House debates

Wednesday, 24 June 2009

Ministerial Statements

Preparing our Forest Industries for the Future

4:09 pm

Photo of John CobbJohn Cobb (Calare, National Party, Shadow Minister for Agriculture, Fisheries and Forestry) Share this | Hansard source

So it was 1995, and I thank the Minister for Finance and Deregulation. I believe that was one of the few occasions when the people of Australia were given a very real insight into what the forestry industry in Australia was all about. Up until that time people had misconception that this was an aesthetic argument—all head and no heart. I recall footage taken very early in the morning up in the hills during the course of that blockade that suddenly changed public opinion very quickly. The pictures shown during that blockade—when then Prime Minister Paul Keating was refusing to negotiate over the RFAs and over the forestry industry—were of mothers and young children, some babies in arms. The mothers were actually going up in the mist to defend their husbands’ right to work and, by doing so, were defending—and stopping extreme greenies from sabotaging—sawmilling and logging equipment up in the hills. Suddenly Australia realised that the logging industry, an industry that had served this country so well, was about people, about jobs, about families and about security.

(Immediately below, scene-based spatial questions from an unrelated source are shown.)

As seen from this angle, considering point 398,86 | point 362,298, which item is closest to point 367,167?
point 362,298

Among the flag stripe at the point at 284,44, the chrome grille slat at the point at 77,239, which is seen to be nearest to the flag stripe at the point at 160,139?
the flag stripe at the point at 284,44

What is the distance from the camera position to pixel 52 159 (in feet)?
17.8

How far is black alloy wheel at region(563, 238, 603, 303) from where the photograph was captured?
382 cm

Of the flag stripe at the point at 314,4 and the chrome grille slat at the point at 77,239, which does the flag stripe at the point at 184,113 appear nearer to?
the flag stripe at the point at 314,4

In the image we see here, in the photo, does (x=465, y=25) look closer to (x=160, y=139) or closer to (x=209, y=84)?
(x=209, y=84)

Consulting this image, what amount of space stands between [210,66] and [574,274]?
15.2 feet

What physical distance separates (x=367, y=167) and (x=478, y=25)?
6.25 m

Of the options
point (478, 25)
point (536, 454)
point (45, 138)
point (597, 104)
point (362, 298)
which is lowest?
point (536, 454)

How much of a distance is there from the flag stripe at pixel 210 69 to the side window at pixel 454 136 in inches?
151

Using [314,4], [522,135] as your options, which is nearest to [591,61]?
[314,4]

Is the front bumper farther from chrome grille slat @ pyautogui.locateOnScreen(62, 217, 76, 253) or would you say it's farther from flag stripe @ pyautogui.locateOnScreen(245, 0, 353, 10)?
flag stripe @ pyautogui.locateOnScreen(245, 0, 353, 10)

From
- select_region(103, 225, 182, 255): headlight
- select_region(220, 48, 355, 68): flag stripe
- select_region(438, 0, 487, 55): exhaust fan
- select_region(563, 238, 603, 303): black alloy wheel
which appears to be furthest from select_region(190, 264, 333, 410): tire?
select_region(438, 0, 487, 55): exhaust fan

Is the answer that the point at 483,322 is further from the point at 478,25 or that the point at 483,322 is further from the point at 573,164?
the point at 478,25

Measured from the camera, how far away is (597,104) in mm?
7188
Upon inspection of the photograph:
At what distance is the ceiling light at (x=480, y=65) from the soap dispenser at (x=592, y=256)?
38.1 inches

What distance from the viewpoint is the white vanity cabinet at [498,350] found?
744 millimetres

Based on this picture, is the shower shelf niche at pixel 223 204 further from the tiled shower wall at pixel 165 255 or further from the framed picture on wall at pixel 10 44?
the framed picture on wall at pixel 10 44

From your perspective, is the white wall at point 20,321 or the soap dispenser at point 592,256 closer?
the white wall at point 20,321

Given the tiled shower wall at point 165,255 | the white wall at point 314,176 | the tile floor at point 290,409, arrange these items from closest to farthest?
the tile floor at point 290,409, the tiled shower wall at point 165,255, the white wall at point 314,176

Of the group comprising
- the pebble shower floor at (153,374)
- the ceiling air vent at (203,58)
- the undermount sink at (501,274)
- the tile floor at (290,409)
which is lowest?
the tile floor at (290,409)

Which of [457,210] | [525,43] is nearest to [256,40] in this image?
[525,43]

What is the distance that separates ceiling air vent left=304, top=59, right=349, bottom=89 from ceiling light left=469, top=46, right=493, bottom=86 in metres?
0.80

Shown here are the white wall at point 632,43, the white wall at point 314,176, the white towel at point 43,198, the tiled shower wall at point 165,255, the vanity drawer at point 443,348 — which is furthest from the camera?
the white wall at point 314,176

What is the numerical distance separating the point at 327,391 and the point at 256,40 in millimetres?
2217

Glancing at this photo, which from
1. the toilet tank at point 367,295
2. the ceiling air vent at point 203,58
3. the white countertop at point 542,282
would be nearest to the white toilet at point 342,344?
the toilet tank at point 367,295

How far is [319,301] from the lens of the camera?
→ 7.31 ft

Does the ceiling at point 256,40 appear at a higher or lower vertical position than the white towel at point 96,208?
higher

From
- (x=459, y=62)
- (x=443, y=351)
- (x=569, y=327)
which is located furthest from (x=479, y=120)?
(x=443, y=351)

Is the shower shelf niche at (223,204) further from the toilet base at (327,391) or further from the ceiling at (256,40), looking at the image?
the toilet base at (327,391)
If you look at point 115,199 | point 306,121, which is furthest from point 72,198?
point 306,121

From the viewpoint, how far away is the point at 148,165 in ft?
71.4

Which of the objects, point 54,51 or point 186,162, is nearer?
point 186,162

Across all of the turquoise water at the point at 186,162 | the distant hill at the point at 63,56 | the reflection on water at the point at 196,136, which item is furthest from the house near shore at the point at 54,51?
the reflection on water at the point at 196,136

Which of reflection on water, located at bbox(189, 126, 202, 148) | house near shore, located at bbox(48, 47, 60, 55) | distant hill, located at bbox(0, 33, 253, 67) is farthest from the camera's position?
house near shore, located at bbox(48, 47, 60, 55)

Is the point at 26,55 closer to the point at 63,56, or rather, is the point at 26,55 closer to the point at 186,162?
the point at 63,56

I started by saying we were importing twice as much, by value, in timber products as we were exporting. We are importing $4½ billion worth; we are exporting timber worth something over half that. I think it is time once again that the Labor Party and its government made it plain that they will stand behind an industry for which women and children will get up at daylight and walk to the top of a mountain to protect the jobs of their husbands, themselves and their lives. The timber industry, be it the sector which has plantations or the sector which reuses timber over many years, is a very strong industry in Australia. It does the right thing. The industry is world’s best practice. The Labor Party should stop unnecessarily locking up forests just to catch a green vote.